- Exercise objective -
Repeat word for word, please, only the lines from the one that includes "order: Artiodactyla" through the final line of the data.
━━━ Material for this exercise ━━━
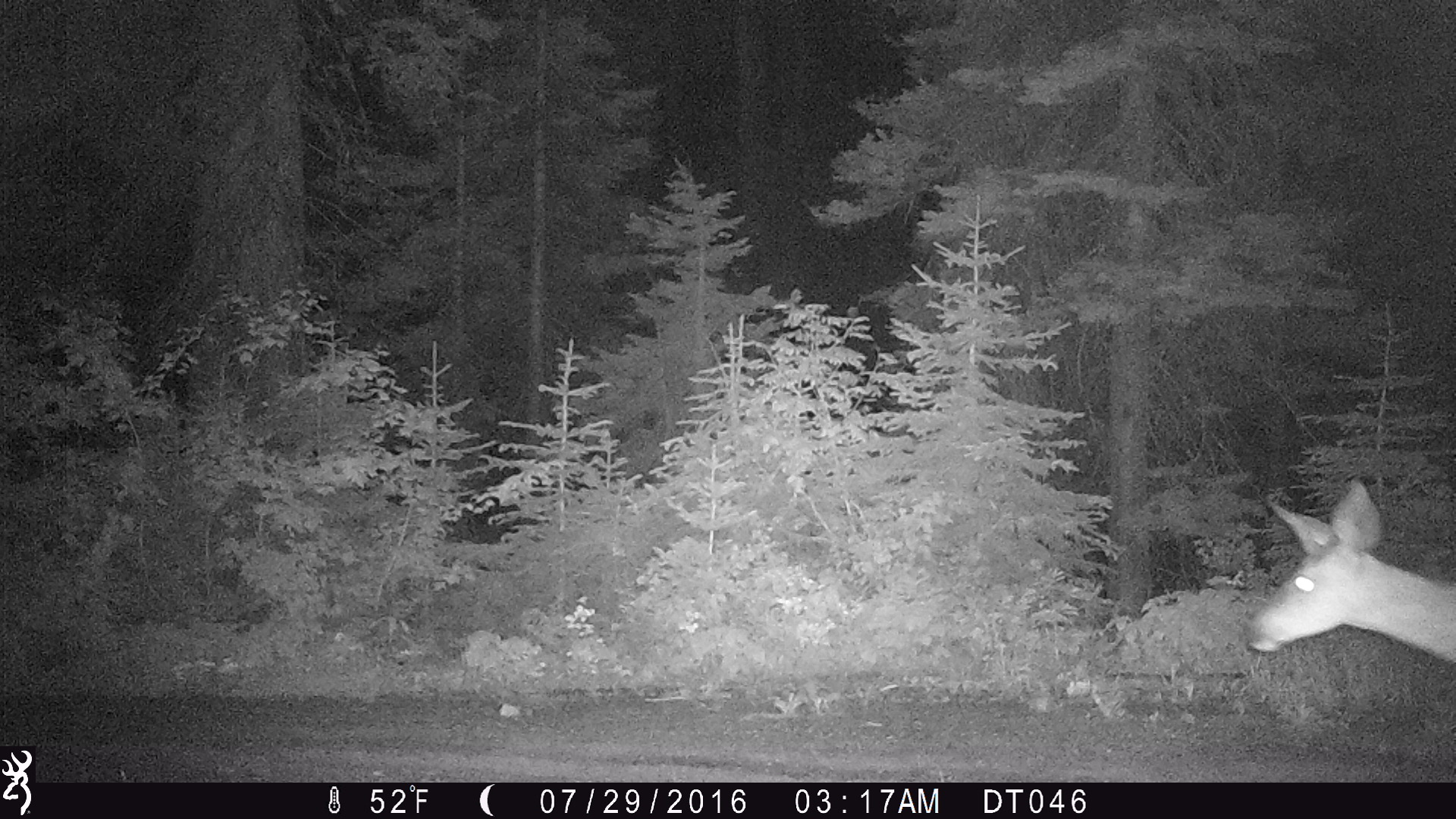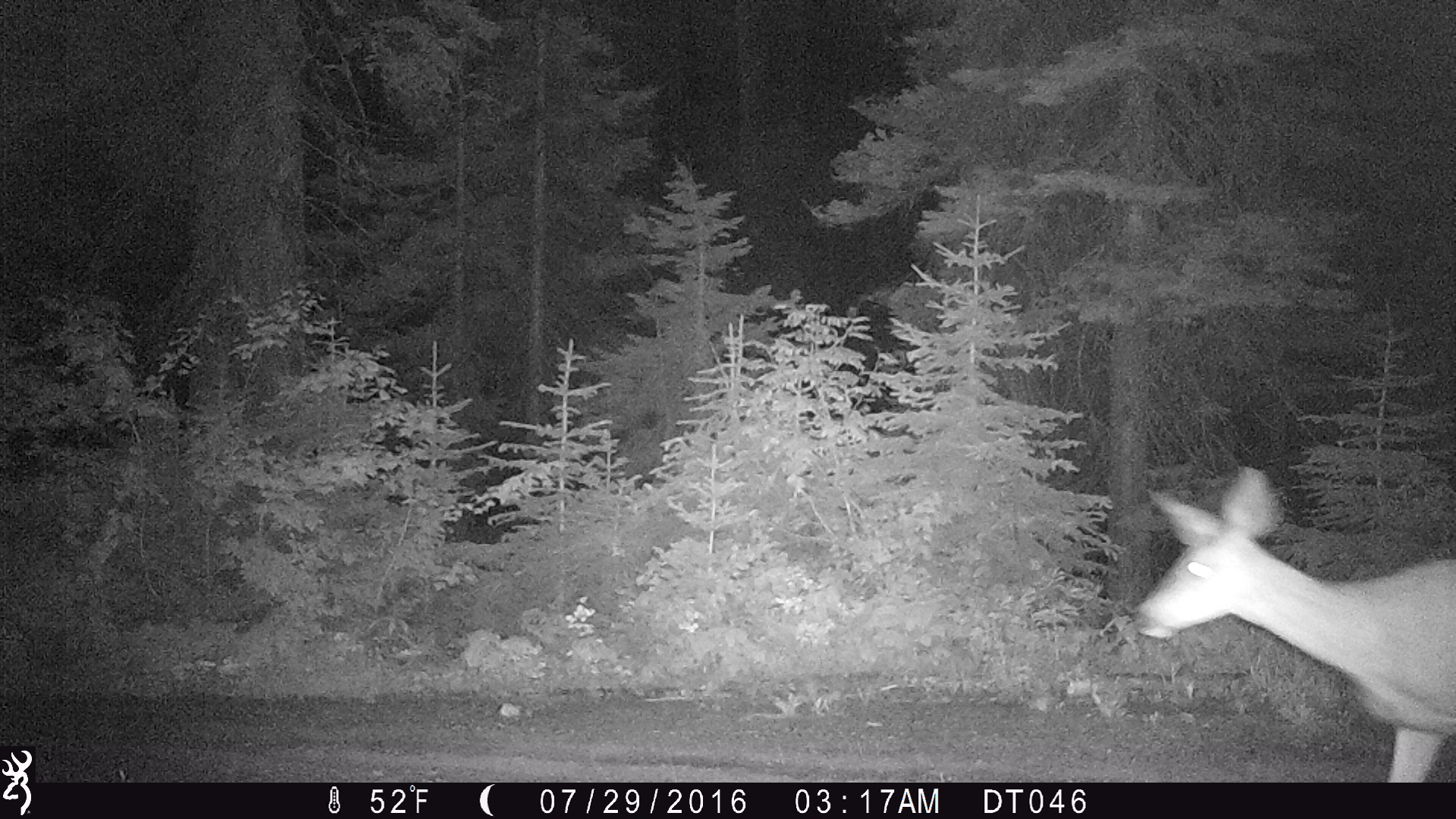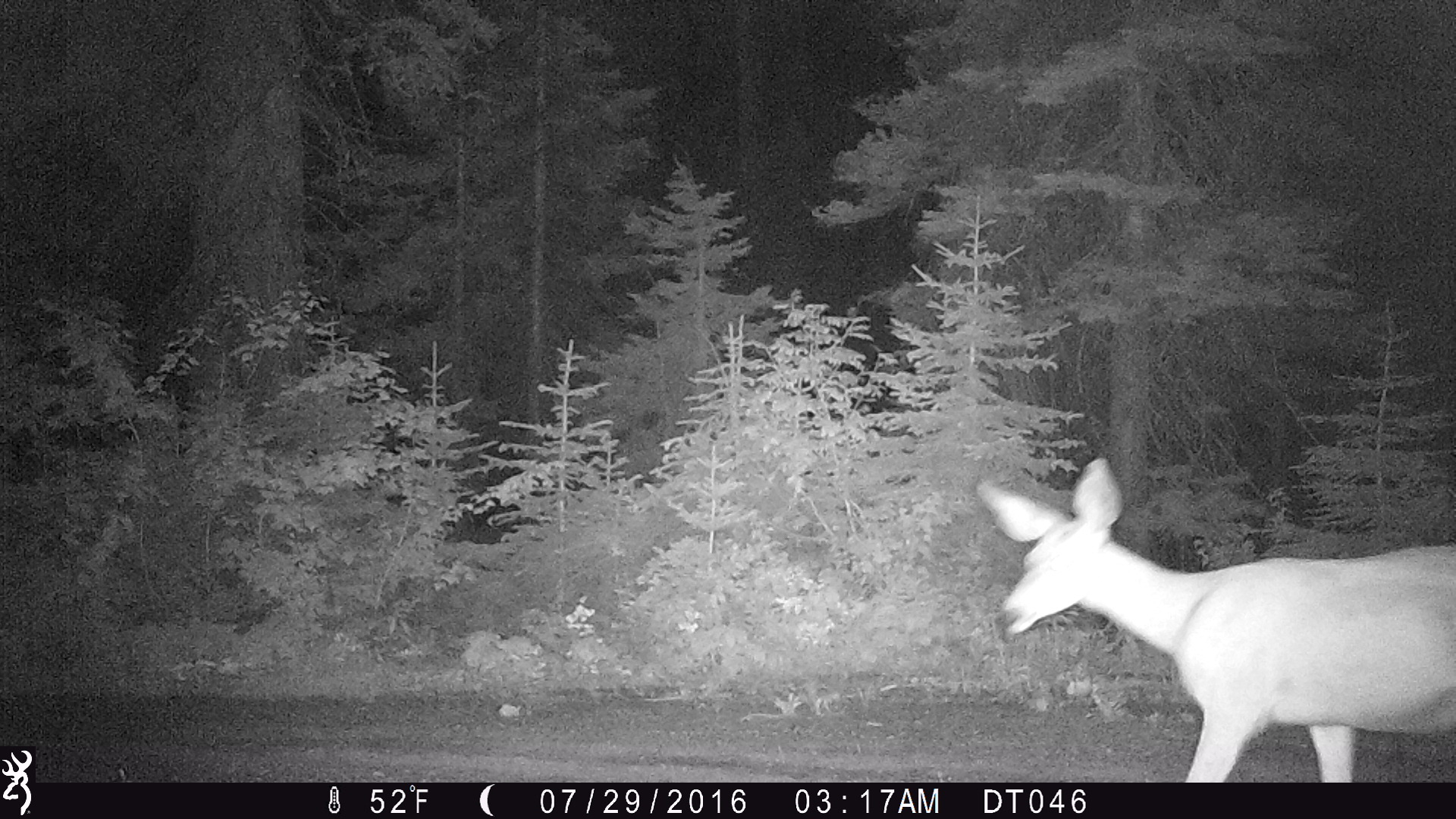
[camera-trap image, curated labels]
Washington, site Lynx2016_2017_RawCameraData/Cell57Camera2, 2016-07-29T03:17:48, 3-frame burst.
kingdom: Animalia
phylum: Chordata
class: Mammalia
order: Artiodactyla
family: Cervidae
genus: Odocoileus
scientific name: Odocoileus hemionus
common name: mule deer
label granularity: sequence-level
━━━
- Written response -
order: Artiodactyla
family: Cervidae
genus: Odocoileus
scientific name: Odocoileus hemionus
common name: mule deer
label granularity: sequence-level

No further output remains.